Angela Gott—Age 65, New York
I am now 65. I never married, nor had children. My sister is 60 and she never had children either. Both of us decided in our teens that we never wanted to have children. We were raised in Louisville, Kentucky and are college educated. Our adoptive parents had “time” to enjoy their married lives for 11 years before adopting me in 1951 and my sister in 1956.
We lived on a quiet suburban street and the children and their pets were allowed to roam free and we did. There were still farms and forests nearby and creeks too and fossil beds in the slabs of rock and crayfish and frogs and tiny fish lived in those creeks too. The 50s and the 60s were wonderful times to be in childhood and teens in the USA. Silent Spring by Rachel Carson was published in 1962 and I was 11. By the time I was 15 ½, 1967 I had decided because of the Vietnam War I would never give birth on US Soil. By the time I started college 1969 and learned about Zero Population Growth, I realized this planet was already facing a crisis due to overpopulation. Everything that I learned in my courses–the first Earth Day was in April,1970, reinforced within me that I was wise not to want to give birth on this planet. I was in graduate school in NY when Ronald Reagan took office and began to implement his supply side economic policies. I was 29 in 1981 and realized it was the beginning of the end of the middle class and there was no way I could even afford to raise a child in the US because of the economy and rising costs and that the quality of life that I had enjoyed as a child was permanently gone by the time I was 30. Now we began to have homeless families in plain sight on our streets, due to Reagan’s policies.
I began to notice when I came back to Kentucky in August to visit relatives, from NY, how hot and humid and sticky it was in Louisville summers in the late 1970s and early 1980s, compared to how it had been in the 1950s and 1960s when most households got along just fine with window fans. The ponds that used to freeze solid for ice skating every winter didn’t freeze hard enough for the kids of my friends to enjoy in their childhoods, as they raised the next generation. Kids had “tubes in their ears” now and had food allergies too which had not been around when I was a child. Everyone in Louisville now had to have central air conditioning and their cars had to have A/C too just to survive the summers. I still didn’t need this in upstate NY. There was a gradual awareness that pesticides in our water, in our soil had not only threatened the reptiles, amphibians, and fish but were now harming us too. Everyone became more environmentally conscious that chemicals in our environment were destroying our food, air, soil and the climate was changing and getting warmer and warmer. So I’ve seen a diminished quality of life over my lifetime and I am so very glad I never brought kids into this world, subjecting them to have to survive a “lesser life” than what I had so enjoyed, to grow up in during the 1950s and 1960s. I do feel the USA’s best days are behind us.

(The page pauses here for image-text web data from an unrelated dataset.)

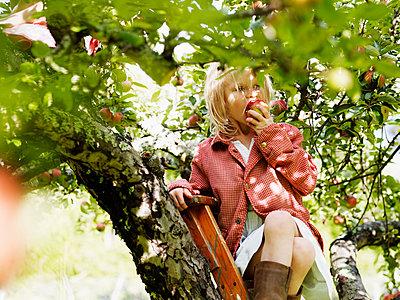 Girl on ladder eating apple, Varmdo, Uppland, Sweden - p312m897195 by Johner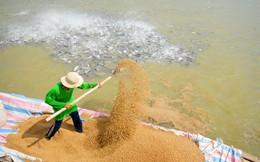 Thức ăn chăn nuôi Việt Thắng lỗ hơn 62 tỷ đồng quý 1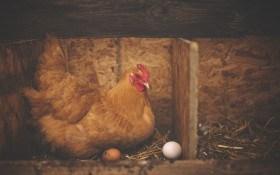 Не каждая белая курица несет белые яйца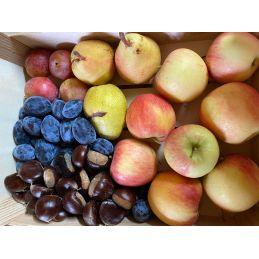 Panier de fruits producteur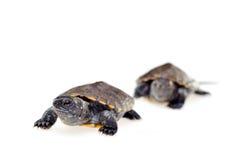 Pequeñas tortugas fotografía de archivo libre de regalías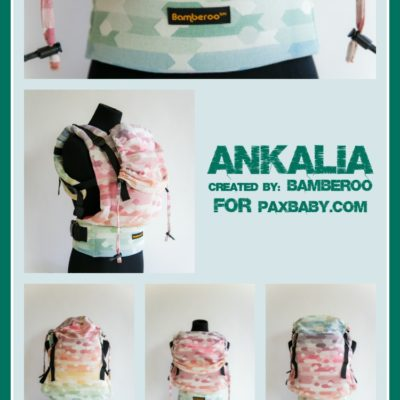 PAXbaby_ankalia_Bamberoo_wcfb_wrap_conversion_full_buckle_wrap_ssc__08741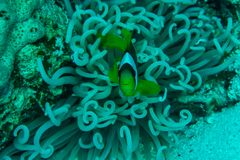 Anemone θάλασσας και ψάρια κλόουν στη Ερυθρά Θάλασσα κοραλλιών σκοπέλων υποβρύχια Στοκ φωτογραφία με δικαίωμα ελεύθερης χρήσης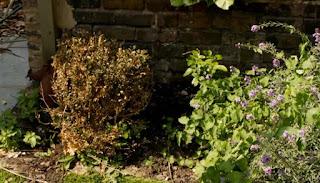 Hydrangea Annabel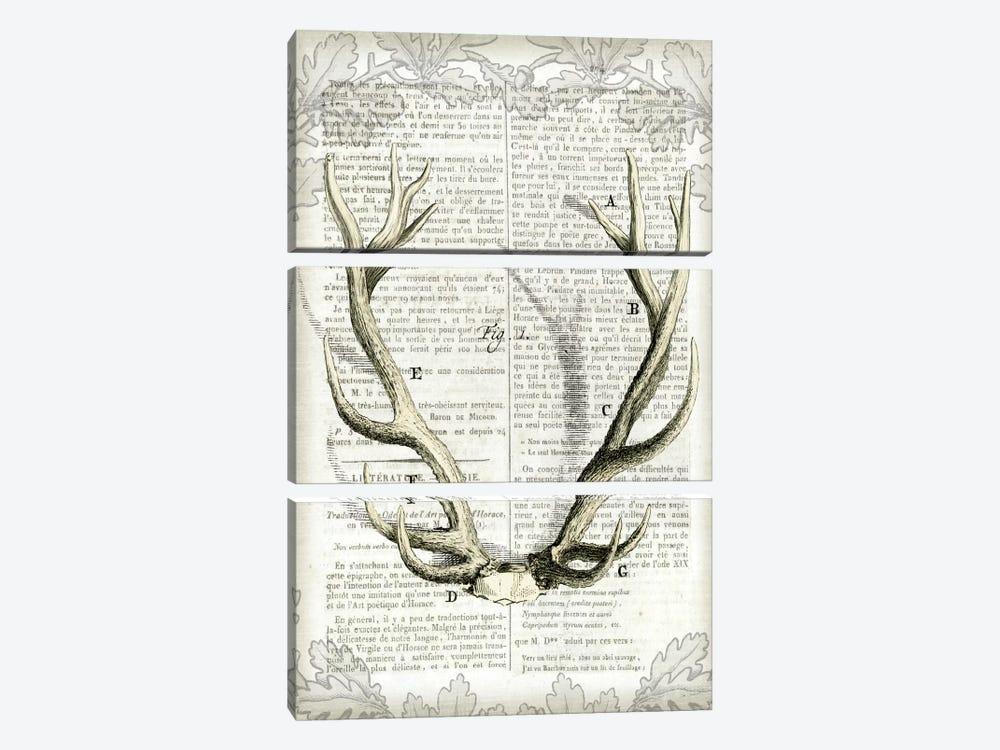 Regal Antlers On Newsprint I by Sue Schlabach 3-piece Canvas Artwork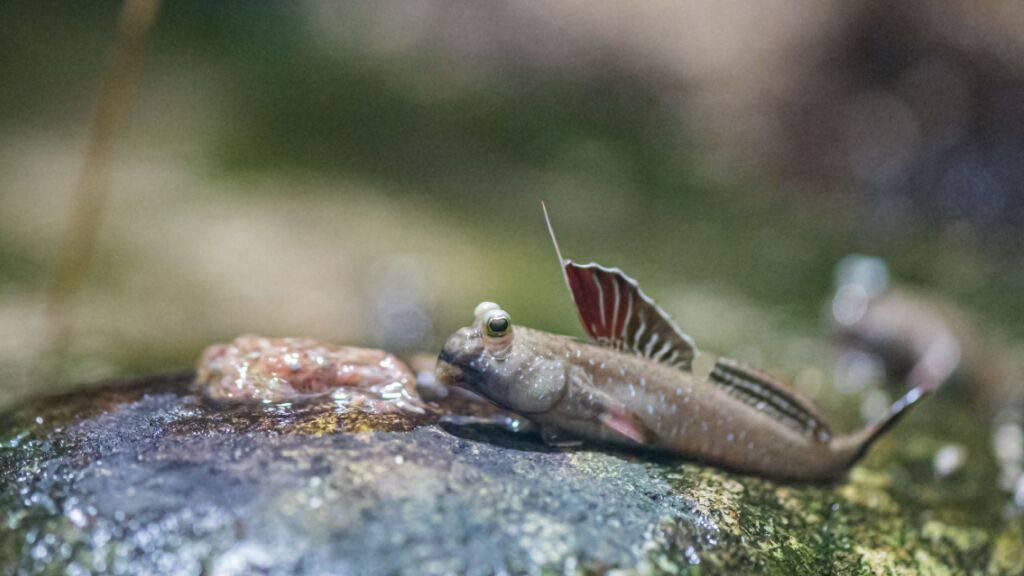 Der Zoo Basel präsentiert Fische, die das Landleben lieben
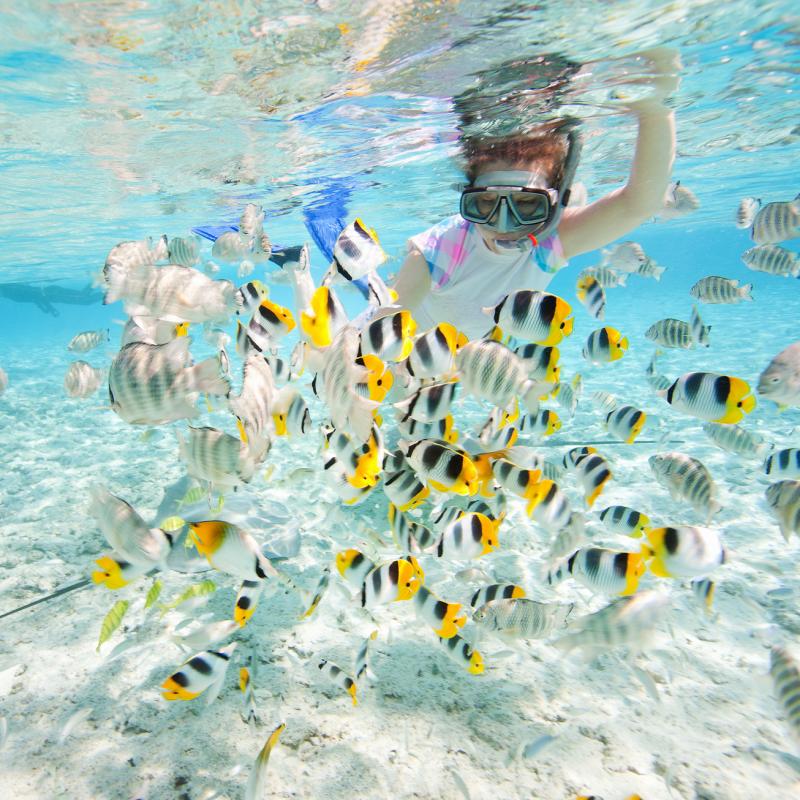 아름다운 푸른 바다 스노클링(3회)
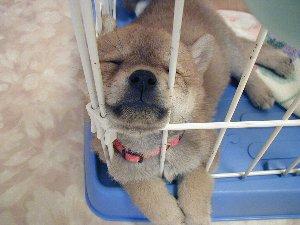 カワユイ寝顔~♪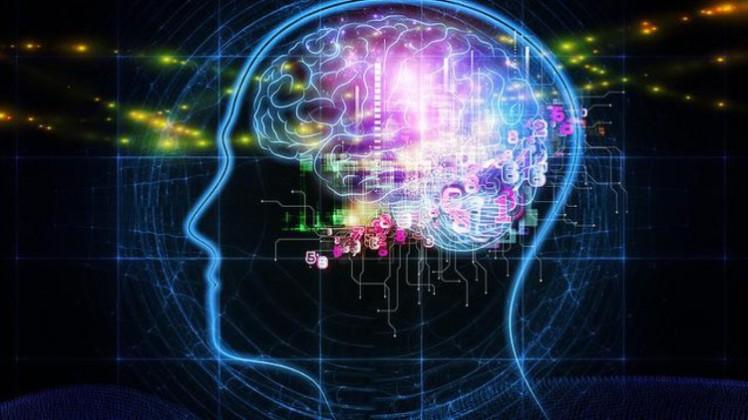 3-big-brain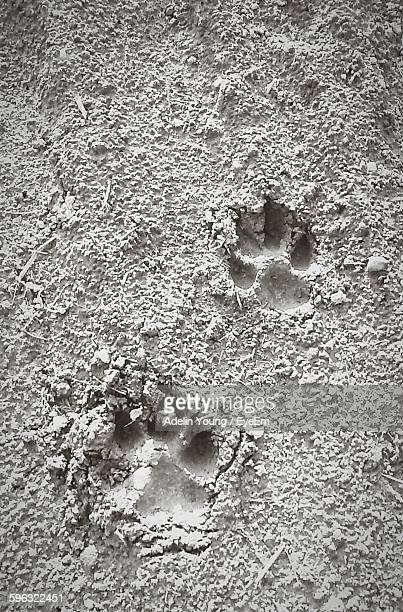 High Angle View Of Dog Footprints On Beach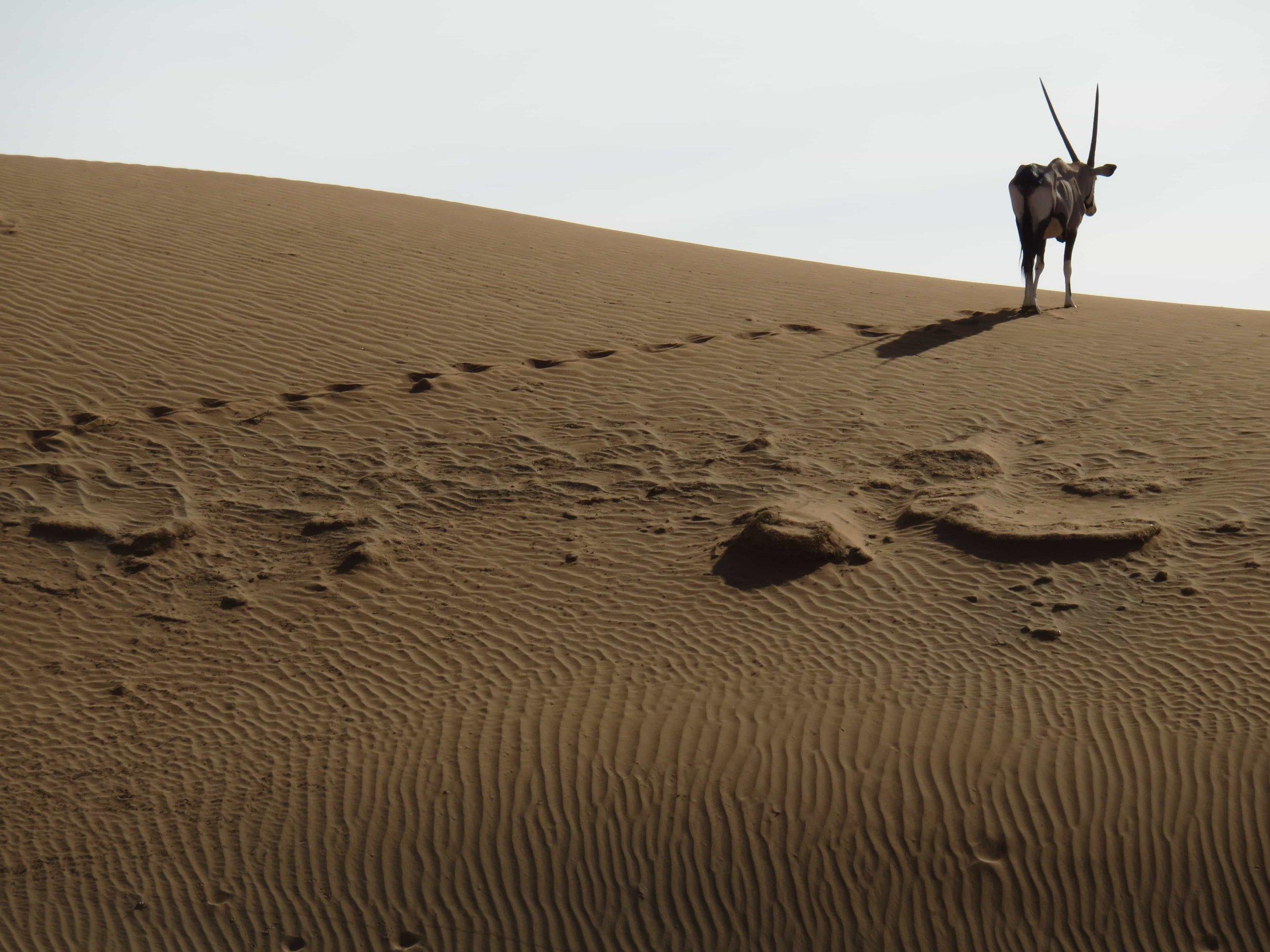 desert-3426349-min.jpg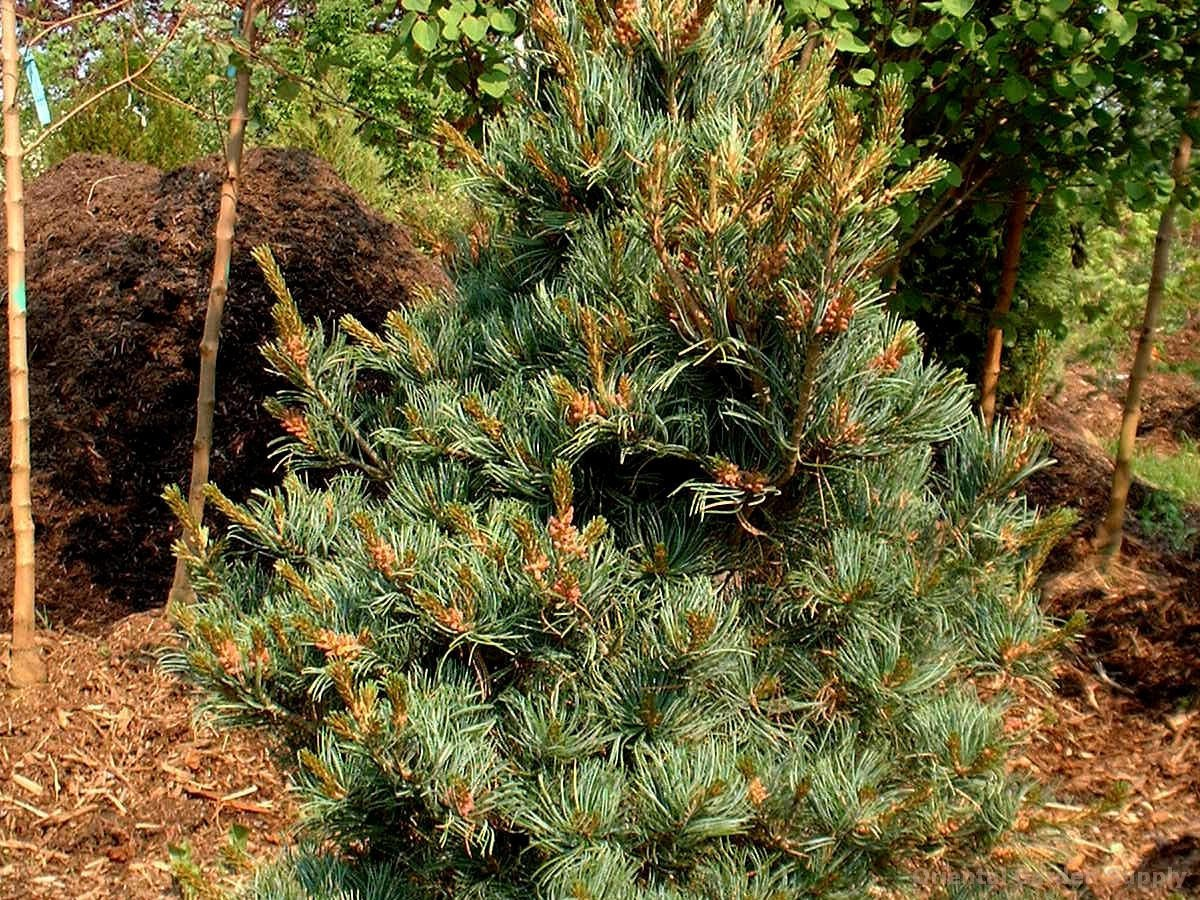 Pinus parviflora 'Eiko nishiki'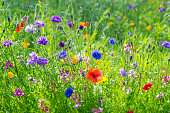 Field of multicolored wild flowers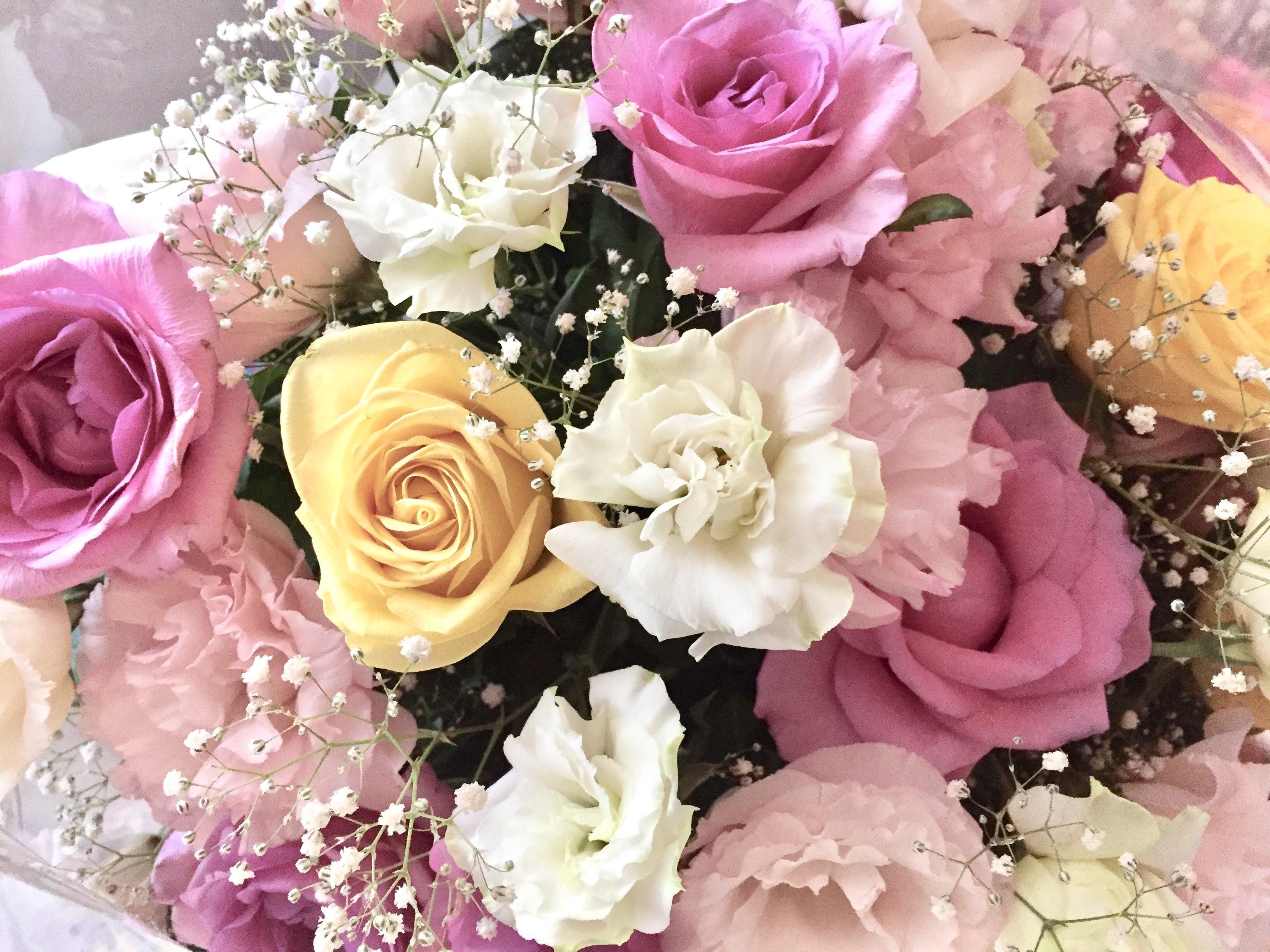 人妻さん日誌:お花が届きました^^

When the film “Waterworld” was released in 1995, based on the 1986 screenplay, I do not think most Americans accepted that concept as a conceivable reality, but now they would appreciate the scarcity of water and appreciate how precious it is and agree that water sustains life and access is diminishing. I do not think any of us take having access to clean water for granted anymore. It has been very hard for me to understand why members of a political party would collectively decide to refuse to recognize the obvious fact of global warming and go on about their lives, developing legislative policies benefiting oil,gas, and chemical industries as though global warming does not exist and continue to be so socially and ethically irresponsible, as their actions perpetuate and escalate the destruction of our planet. They have grandchildren and great-grandchildren and what they are doing threatens their very own progeny’s lives too. This realization has been my primary consolation, because my personal decision not to bring kids onto this planet in the first place, means I personally have no regrets, nor guilt for inflicting harm on innocent lives, for condemning them to some kind of horrific future for a life of suffering, living in fear or having anxiety about having access to shelter, food, and water, just having their basic needs met. Food allergies have increased over time and our food supply is now chemically compromised and threatened. Drought and Famine and more catastrophic diseases are going to be in the world of future mankind. My kids and grand-kids and great-grand-kids won’t ever have to endure that. I sincerely feel I gave “them” the greatest gift of all, by simply not having them.